El fabricante de aerogeneradores Siemens Gamesa, que dispone de dos fábricas en China, ha explicado a Efe que, desde mediados de febrero, ambas plantas reanudaron gradualmente la producción, "siempre con protocolos rigurosos" que permitan mantener las actividades operativas "sin comprometer la salud" de sus empleados.

Además, sus empleados en China ya pueden ir a trabajar a sus oficinas, aunque "también pueden optar por seguir teletrabajando si así lo acuerdan con sus managers".

La cadena hotelera Meliá, que dispone de seis hoteles en China, ha reabierto ya cuatro y está a la espera de reabrir dos más, el Meliá Shanghai Hongqiao y el Meliá Shanghai Parkside, que permanecerá cerrado hasta la reapertura del Parque Disney de la ciudad, al que da servicio.

En relación con los trabajadores de la cadena hotelera en China, después de dos meses de teletrabajo, están volviendo progresivamente a la oficina "por turnos y con precauciones" (se les toma la temperatura y usan mascarilla).
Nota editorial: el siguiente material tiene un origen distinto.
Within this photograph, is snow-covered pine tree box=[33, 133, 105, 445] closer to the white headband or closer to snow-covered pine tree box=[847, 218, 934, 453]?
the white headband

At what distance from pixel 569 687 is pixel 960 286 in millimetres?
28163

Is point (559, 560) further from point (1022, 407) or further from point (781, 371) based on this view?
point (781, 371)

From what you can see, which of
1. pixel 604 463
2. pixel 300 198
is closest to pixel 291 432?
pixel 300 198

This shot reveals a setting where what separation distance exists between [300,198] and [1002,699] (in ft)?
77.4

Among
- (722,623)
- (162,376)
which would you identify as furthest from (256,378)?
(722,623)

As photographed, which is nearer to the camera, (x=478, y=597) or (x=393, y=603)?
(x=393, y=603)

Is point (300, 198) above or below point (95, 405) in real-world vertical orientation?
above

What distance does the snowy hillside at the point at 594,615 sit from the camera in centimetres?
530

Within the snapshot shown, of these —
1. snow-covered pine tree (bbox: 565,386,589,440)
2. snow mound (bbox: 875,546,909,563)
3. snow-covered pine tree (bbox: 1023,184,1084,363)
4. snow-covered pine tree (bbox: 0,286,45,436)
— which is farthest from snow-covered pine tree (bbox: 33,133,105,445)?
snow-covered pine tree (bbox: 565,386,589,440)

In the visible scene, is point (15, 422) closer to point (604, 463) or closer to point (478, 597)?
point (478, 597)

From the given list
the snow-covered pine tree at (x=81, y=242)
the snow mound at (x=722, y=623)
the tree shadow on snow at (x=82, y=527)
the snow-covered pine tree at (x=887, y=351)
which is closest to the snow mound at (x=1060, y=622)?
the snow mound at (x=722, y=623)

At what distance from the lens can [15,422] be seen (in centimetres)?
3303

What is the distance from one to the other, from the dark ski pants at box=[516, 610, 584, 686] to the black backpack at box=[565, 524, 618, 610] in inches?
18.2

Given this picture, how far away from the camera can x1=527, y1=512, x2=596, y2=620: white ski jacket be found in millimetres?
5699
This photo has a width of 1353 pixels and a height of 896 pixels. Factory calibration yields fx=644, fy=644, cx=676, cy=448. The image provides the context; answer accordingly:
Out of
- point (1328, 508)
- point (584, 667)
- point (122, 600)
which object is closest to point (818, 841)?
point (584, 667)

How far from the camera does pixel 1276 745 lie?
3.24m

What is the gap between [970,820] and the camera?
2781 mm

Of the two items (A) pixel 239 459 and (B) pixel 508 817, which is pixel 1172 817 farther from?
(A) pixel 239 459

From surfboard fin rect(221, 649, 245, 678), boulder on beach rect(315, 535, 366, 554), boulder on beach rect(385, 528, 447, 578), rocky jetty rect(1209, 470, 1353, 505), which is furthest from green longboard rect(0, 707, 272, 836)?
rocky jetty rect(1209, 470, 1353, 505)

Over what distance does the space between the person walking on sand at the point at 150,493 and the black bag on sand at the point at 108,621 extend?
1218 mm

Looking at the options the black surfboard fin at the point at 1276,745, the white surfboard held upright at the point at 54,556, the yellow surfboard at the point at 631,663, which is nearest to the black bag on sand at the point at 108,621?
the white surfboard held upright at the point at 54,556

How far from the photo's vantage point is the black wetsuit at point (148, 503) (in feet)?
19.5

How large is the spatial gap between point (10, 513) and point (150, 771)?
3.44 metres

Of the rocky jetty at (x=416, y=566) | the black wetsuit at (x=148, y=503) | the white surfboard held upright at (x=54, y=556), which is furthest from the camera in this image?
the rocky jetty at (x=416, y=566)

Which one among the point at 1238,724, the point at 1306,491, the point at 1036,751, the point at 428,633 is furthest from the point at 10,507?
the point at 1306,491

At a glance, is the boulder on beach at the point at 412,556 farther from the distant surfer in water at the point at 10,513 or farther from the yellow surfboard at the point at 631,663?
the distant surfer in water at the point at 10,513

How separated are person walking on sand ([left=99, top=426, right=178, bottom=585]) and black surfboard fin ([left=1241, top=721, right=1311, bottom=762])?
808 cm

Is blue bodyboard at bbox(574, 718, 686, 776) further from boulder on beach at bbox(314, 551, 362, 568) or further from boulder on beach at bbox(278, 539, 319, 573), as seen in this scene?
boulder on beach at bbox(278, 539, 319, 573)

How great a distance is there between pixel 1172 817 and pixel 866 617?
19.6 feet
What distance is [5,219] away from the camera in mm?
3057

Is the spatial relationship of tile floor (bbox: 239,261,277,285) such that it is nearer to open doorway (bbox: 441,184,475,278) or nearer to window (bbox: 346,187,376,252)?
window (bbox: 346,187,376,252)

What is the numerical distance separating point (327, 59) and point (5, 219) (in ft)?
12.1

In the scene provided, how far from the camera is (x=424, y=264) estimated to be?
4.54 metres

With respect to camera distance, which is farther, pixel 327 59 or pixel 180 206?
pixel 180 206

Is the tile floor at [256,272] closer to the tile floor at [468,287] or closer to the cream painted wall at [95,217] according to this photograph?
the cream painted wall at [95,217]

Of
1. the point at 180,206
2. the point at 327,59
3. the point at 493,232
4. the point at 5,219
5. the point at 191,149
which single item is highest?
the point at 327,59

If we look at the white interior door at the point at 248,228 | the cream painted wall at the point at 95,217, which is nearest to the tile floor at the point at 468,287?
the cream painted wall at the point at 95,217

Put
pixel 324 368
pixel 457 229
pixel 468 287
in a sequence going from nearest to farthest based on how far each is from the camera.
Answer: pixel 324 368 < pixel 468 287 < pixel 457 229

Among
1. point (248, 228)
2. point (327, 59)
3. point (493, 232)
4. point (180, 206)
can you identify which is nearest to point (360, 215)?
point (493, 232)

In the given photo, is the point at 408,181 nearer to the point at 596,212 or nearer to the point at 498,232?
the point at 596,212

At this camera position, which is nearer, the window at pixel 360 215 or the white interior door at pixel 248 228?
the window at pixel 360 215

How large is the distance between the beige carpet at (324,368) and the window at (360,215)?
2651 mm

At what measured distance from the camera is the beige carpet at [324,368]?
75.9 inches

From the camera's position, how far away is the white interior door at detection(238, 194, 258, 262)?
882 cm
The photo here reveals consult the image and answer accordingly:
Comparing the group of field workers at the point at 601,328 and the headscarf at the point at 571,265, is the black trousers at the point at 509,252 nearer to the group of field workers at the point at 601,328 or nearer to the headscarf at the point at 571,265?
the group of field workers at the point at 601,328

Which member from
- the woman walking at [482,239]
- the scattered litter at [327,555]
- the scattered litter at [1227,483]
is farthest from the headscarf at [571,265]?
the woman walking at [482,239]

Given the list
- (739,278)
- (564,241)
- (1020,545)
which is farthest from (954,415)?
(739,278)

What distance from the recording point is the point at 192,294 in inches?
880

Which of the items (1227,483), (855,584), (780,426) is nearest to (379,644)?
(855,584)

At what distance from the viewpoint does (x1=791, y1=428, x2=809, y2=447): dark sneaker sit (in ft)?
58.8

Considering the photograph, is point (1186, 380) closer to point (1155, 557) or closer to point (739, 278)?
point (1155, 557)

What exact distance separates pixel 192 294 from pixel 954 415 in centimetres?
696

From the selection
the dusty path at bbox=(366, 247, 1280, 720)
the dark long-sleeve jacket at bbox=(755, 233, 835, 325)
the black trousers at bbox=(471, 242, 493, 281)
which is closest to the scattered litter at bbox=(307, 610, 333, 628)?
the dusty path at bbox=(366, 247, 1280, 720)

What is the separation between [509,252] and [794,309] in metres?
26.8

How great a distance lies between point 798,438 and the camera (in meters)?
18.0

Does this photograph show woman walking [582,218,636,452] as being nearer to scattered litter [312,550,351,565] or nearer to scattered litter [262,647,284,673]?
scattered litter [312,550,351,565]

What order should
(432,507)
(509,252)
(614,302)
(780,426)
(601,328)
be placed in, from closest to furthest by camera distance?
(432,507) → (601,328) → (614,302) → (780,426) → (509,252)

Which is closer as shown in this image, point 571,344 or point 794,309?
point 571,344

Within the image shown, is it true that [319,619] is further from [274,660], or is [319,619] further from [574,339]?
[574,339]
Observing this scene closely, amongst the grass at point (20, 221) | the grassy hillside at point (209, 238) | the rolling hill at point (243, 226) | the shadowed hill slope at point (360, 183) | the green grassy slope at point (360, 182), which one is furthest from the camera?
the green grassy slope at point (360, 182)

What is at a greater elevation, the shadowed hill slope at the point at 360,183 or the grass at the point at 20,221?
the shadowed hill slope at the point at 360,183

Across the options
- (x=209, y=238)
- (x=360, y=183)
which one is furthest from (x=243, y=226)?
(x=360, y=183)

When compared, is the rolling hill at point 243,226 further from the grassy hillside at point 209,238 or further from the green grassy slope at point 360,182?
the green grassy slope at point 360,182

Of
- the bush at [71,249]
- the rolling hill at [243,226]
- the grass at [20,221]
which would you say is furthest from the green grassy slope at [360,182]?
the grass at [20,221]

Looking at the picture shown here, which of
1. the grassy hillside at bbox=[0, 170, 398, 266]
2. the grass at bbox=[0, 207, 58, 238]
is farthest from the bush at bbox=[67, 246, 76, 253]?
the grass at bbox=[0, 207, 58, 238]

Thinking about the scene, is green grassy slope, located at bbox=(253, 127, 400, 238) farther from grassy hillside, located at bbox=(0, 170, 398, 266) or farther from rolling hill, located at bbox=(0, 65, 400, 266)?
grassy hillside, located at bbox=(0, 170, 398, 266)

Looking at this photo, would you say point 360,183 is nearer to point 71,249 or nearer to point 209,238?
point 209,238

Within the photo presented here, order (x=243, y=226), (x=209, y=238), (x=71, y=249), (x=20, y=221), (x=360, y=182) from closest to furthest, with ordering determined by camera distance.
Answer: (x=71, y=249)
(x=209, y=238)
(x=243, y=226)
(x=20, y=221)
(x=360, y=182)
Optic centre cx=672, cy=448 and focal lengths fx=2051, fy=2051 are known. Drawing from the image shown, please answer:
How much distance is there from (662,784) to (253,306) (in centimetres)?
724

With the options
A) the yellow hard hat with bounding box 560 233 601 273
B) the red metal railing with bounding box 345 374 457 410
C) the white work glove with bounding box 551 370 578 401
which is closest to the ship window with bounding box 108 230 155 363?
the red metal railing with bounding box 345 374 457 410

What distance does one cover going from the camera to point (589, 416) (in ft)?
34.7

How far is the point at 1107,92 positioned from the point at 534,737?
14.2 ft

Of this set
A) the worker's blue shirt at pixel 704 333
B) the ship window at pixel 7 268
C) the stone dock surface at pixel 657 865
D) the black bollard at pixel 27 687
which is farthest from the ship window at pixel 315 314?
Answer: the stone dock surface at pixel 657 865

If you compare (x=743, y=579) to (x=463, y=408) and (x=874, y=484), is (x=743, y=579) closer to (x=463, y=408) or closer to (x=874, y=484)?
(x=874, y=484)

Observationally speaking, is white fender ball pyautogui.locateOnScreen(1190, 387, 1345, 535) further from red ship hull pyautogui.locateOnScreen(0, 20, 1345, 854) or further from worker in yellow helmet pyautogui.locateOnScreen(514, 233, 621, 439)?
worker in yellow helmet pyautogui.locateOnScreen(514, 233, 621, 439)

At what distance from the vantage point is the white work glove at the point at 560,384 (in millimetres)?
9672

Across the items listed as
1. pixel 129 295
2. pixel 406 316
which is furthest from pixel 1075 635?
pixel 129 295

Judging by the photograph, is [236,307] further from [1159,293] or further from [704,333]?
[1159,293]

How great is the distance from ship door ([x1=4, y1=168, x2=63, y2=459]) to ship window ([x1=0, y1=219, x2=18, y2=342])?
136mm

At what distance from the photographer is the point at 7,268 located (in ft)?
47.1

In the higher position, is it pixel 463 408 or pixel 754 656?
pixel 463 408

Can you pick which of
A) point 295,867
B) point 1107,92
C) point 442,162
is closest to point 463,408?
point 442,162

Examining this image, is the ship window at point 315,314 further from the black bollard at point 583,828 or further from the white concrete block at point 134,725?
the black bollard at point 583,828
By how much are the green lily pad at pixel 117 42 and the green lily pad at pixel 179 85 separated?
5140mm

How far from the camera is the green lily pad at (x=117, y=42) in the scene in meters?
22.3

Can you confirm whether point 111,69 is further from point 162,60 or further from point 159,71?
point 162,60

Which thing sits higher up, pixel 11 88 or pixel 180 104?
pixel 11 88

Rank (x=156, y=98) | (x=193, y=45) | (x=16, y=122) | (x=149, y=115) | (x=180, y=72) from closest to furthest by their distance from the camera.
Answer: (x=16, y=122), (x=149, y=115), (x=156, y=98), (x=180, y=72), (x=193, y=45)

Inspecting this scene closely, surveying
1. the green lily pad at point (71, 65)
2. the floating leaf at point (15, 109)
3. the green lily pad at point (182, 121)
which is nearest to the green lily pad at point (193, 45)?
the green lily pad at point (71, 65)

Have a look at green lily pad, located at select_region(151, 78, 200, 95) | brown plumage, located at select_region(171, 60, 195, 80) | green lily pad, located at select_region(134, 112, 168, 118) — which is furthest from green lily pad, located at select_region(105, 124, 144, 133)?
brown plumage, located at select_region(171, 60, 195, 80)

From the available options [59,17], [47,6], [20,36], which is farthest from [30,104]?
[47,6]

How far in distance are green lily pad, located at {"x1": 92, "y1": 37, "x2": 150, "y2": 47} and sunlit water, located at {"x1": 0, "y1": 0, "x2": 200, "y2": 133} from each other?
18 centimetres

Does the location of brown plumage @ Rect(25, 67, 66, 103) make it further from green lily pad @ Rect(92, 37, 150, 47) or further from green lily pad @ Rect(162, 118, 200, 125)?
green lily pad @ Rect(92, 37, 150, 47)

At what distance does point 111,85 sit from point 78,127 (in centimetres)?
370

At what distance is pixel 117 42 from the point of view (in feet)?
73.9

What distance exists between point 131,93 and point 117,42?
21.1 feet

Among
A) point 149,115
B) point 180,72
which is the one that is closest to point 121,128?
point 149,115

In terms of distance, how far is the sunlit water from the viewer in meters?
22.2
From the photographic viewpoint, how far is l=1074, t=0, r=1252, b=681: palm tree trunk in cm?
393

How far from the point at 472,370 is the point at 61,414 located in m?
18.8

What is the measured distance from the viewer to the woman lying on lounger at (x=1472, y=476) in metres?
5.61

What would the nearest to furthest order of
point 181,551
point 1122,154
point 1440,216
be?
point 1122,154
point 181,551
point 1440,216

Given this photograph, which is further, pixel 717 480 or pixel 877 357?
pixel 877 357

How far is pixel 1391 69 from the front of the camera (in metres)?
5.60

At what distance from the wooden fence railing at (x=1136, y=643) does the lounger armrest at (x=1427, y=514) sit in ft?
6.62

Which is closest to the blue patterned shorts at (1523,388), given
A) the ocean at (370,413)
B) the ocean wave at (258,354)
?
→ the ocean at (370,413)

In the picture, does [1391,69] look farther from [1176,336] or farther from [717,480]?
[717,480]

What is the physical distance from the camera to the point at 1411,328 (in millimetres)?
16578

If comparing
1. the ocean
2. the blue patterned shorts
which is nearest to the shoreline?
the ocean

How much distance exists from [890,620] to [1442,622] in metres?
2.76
El grupo Antolín, uno de los mayores fabricantes de componentes para vehículos del mundo, ha explicado que las 25 plantas que tiene en China han recuperado la normalidad, incluidas las dos que se sitúan en Wuhan.

La compañía de piscinas Fluidra, con oficina en Shanghái y fábricas propias en Ningbó, ha señalado que los equipos comerciales y las oficinas están volviendo a la normalidad "paulatinamente".

Aún hay equipos que siguen teletrabajando, pero las fábricas operan ya "de manera habitual".

"La situación comienza a normalizarse y se espera que todo vuelva a su cauce cuando los colegios abran de nuevo, previsiblemente entre mediados de abril y principios de mayo", han apuntado desde la compañía de piscinas.

Mango, una de las primeras en anunciar el cierre de su veintena de tiendas en China, ha señalado que ya están abiertas al público, "completamente operativas", y que las ventas "se están recuperando paulatinamente".

Durante las semanas de confinamiento en China, el servicio online se mantuvo activo, excepto en una semana en la que el almacén estuvo cerrado, han comentado.

Por su parte, la firma Adolfo Domínguez, con ocho tiendas en China, ha afirmado que todas vuelven a estar operativas.

La petrolera Cepsa, que dispone de una planta de producción de fenol en Shanghái, ha podido mantenerla "a plena capacidad durante toda la crisis" y no espera "problemas en el resto del año".

Las dos oficinas de representación del Banco Sabadell, con 6 empleados en Pekín y Shanghái, a los que había recomendado teletrabajar, ya han vuelto a la normalidad.

Asimismo, en el Banco Santander, que tiene alrededor de 250 empleados, principalmente en Pekín, Shanghái y Hong Kong, están volviendo de forma progresiva a la normalidad, aunque aún hay empleados que teletrabajan.

El banco insiste en que están "continuamente valorando la situación" y cumplen, "como mínimo", la política impuesta por el Gobierno chino.

Bankia ha confirmado que su oficina de Shanghái ha reabierto y el director trabaja con normalidad, así como los empleados, unos días desde la oficina y otros desde casa, "en función de las necesidades".

Repsol, presente en China con el negocio de química, no ha querido hacer declaraciones a Efe sobre la situación actual de la compañía en el país asiático.